> _EXTRAIT DU DOCUMENT_:

Ces fautes sont inadmissibles et incompatibles avec votre fonction d'ouvrier autoroutier, d'autant plus que vous avez déjà fait l'objet :

- D'une lettre d'observation le 26 septembre 2016 signée de Monsieur [N] [B] pour non port de la ceinture de sécurité,

- D'un avertissement du 13 juin 2017 signé de Monsieur [P] [Y] pour non port de la ceinture de sécurité.

L'ensemble de ces éléments caractérisent plus généralement des manquements graves et répétés à vos obligations professionnelles. Nous avons constaté à plusieurs reprises que vous n'aviez pas conscience des risques engendrés par votre comportement dangereux.

Vous aviez pourtant été régulièrement sensibilité sur les questions de sécurité et les respect des règles, procédures et consignes de la société par votre manager lors de vos derniers entretiens d'évaluation, y compris sur votre propre sécurité (12 août 2016, 20 juillet 2017, 28 mai 2018).

Considérant que les comportements fautifs dont vous avez fait la preuve dans l'exercice de votre fonction le 20 août 2018 sont suffisamment importants, nous vous informons que nous avons décidé de vous licencier pour faute.

[...]

Nous vous dispensons de réaliser votre préavis. Vous n'avez pas à vous présenter à votre poste de travail jusqu'au terme du préavis ».

Par lettre du 25 septembre 2018, M. [J] a contesté son licenciement mais la société APRR a confirmé la sanction et le contrat de travail a pris fin le 13 novembre 2018.

Le 5 août 2019, M. [J] a saisi le conseil de prud`hommes de Villefranche-sur-Saône à l'effet de voir dire son licenciement sans cause réelle et sérieuse, ordonner sa réintégration avec paiement des salaires et avantages annexes depuis le licenciement, subsidiairement condamner la société APRR au paiement de dommages et intérêts pour licenciement abusif, pour circonstances vexatoires du licenciement et pour non respect de l'égalité de traitement.

Par jugement du 5 novembre 2020, le conseil de prud'hommes a débouté M. [J] de l'intégralité de ses demandes et l'a condamné aux dépens.

M. [U] [J] a interjeté appel.

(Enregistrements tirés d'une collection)

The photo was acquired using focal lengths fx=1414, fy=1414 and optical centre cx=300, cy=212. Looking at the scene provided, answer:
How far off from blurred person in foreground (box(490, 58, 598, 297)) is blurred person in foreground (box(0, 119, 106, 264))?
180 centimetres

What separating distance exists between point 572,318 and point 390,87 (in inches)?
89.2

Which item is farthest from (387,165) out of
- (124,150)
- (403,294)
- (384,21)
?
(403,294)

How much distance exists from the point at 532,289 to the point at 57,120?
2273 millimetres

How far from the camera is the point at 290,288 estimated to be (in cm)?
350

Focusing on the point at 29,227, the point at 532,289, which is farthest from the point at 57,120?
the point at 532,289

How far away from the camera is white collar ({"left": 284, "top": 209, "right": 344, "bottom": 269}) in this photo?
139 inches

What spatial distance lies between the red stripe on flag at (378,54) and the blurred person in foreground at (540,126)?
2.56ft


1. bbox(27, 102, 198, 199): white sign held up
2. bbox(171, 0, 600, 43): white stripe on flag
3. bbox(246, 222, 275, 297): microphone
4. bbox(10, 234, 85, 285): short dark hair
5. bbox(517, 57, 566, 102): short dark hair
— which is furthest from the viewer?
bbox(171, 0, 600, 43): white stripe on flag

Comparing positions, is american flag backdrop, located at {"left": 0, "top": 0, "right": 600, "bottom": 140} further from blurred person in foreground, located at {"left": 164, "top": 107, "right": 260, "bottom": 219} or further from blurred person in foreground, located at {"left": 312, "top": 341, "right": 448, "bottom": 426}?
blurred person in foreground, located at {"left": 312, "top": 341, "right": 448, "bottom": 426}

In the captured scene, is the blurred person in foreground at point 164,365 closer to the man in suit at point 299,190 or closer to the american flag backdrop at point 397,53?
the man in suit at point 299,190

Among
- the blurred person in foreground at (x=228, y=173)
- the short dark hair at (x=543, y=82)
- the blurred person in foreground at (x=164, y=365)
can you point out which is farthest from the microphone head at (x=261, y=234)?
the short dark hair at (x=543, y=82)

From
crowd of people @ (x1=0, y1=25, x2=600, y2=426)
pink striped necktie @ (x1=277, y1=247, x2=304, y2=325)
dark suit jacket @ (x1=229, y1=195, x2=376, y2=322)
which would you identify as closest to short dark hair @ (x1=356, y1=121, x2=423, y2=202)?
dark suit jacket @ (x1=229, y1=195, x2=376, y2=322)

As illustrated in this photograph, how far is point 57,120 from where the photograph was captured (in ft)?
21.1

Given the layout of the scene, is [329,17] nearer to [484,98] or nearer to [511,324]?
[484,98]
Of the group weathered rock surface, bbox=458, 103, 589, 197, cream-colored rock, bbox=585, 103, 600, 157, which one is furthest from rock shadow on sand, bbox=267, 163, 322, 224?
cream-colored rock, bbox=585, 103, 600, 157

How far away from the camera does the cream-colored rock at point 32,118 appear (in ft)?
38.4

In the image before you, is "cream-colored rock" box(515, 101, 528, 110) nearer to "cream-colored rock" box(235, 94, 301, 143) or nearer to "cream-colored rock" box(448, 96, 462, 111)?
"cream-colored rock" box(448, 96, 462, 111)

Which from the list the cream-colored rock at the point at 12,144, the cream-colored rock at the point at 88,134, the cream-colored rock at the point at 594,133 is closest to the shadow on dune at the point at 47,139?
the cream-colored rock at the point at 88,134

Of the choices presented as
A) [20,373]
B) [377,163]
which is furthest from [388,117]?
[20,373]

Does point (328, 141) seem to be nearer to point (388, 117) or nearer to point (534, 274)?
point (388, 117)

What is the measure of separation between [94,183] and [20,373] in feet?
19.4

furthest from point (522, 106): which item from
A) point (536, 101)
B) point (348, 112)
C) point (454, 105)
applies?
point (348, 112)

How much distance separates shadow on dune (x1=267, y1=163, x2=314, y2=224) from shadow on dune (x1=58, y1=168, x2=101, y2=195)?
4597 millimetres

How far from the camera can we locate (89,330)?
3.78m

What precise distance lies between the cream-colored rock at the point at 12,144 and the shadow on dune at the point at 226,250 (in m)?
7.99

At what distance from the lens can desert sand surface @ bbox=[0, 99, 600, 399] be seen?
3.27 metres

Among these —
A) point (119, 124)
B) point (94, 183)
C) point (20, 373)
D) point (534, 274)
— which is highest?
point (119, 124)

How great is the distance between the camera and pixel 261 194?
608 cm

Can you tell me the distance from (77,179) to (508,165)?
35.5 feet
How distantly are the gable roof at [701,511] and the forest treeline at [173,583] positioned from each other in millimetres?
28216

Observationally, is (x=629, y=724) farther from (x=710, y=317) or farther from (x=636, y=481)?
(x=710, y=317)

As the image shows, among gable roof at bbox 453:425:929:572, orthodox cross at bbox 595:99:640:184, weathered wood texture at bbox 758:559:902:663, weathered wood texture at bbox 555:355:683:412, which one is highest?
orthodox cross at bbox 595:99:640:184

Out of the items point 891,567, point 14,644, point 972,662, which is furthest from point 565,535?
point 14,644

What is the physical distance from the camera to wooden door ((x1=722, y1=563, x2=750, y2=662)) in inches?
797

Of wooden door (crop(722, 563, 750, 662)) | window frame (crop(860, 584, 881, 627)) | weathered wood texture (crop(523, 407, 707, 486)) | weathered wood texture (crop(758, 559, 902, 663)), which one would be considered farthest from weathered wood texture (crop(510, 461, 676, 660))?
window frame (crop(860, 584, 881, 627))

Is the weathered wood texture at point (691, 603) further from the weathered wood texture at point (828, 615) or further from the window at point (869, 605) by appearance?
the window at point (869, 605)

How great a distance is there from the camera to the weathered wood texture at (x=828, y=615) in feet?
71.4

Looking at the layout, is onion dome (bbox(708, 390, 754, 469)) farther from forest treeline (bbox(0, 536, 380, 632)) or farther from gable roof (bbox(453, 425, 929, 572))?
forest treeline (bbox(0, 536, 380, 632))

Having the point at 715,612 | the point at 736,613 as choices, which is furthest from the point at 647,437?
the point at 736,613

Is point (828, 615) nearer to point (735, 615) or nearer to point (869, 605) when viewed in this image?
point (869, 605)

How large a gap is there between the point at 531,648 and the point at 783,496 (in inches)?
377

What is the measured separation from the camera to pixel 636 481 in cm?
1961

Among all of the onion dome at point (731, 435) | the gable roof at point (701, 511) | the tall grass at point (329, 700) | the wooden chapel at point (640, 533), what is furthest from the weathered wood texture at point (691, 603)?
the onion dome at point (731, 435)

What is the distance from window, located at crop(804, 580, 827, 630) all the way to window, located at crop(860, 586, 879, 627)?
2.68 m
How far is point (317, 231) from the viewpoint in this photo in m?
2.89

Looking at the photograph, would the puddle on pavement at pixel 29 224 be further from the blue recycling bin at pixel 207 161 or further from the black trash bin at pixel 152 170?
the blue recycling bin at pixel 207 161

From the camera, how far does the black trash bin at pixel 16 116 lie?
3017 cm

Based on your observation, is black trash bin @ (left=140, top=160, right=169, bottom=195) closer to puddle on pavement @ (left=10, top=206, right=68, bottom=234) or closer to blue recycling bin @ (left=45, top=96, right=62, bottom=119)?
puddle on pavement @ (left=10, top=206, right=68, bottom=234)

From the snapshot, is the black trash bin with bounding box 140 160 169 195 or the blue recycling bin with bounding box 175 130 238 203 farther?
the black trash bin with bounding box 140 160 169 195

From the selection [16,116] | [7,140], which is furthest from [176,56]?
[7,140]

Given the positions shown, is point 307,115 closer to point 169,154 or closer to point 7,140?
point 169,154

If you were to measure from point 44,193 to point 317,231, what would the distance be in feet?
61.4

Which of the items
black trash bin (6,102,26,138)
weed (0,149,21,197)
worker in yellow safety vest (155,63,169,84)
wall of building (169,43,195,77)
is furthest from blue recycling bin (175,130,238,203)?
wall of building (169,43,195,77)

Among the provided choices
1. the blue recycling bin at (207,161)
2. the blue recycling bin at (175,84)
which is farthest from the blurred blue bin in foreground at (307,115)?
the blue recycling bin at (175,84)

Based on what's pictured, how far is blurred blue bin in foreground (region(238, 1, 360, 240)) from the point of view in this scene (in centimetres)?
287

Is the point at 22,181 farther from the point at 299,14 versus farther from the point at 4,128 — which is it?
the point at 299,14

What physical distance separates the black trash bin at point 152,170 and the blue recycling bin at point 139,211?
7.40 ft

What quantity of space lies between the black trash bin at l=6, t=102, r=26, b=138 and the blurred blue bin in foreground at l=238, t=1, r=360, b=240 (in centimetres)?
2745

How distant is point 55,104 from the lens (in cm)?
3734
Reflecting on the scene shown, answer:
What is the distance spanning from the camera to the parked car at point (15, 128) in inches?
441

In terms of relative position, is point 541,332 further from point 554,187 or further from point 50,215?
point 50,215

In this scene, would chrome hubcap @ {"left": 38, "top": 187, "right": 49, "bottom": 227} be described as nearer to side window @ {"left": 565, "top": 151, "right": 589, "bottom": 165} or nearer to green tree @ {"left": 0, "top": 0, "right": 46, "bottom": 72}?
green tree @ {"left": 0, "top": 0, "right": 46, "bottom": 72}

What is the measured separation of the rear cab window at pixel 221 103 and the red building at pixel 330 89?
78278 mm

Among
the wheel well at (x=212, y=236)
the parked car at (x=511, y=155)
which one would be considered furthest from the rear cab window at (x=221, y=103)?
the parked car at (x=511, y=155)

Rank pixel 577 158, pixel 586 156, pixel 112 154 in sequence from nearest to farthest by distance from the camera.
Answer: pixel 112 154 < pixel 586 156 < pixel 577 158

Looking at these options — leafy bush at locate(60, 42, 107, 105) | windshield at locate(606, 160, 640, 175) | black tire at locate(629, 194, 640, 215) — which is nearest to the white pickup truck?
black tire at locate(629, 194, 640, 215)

> _EXERCICES À FAIRE_:
(a) Recopiez le passage de l'extrait sur le licenciement qui commence par « Par lettre du » et se termine par « condamné aux dépens. ».
(b) Selon l'extrait sur le licenciement, à quelles dates ont eu lieu les entretiens d'évaluation où le manager a sensibilisé le salarié à la sécurité ? Donnez-les toutes.
Les enregistrements n'ont aucun rôle dans ce travail.

> _RÉPONSES PAR EXERCICE_:
(a)
Par lettre du 25 septembre 2018, M. [J] a contesté son licenciement mais la société APRR a confirmé la sanction et le contrat de travail a pris fin le 13 novembre 2018.

Le 5 août 2019, M. [J] a saisi le conseil de prud`hommes de Villefranche-sur-Saône à l'effet de voir dire son licenciement sans cause réelle et sérieuse, ordonner sa réintégration avec paiement des salaires et avantages annexes depuis le licenciement, subsidiairement condamner la société APRR au paiement de dommages et intérêts pour licenciement abusif, pour circonstances vexatoires du licenciement et pour non respect de l'égalité de traitement.

Par jugement du 5 novembre 2020, le conseil de prud'hommes a débouté M. [J] de l'intégralité de ses demandes et l'a condamné aux dépens.

(b)
- 12 août 2016
- 20 juillet 2017
- 28 mai 2018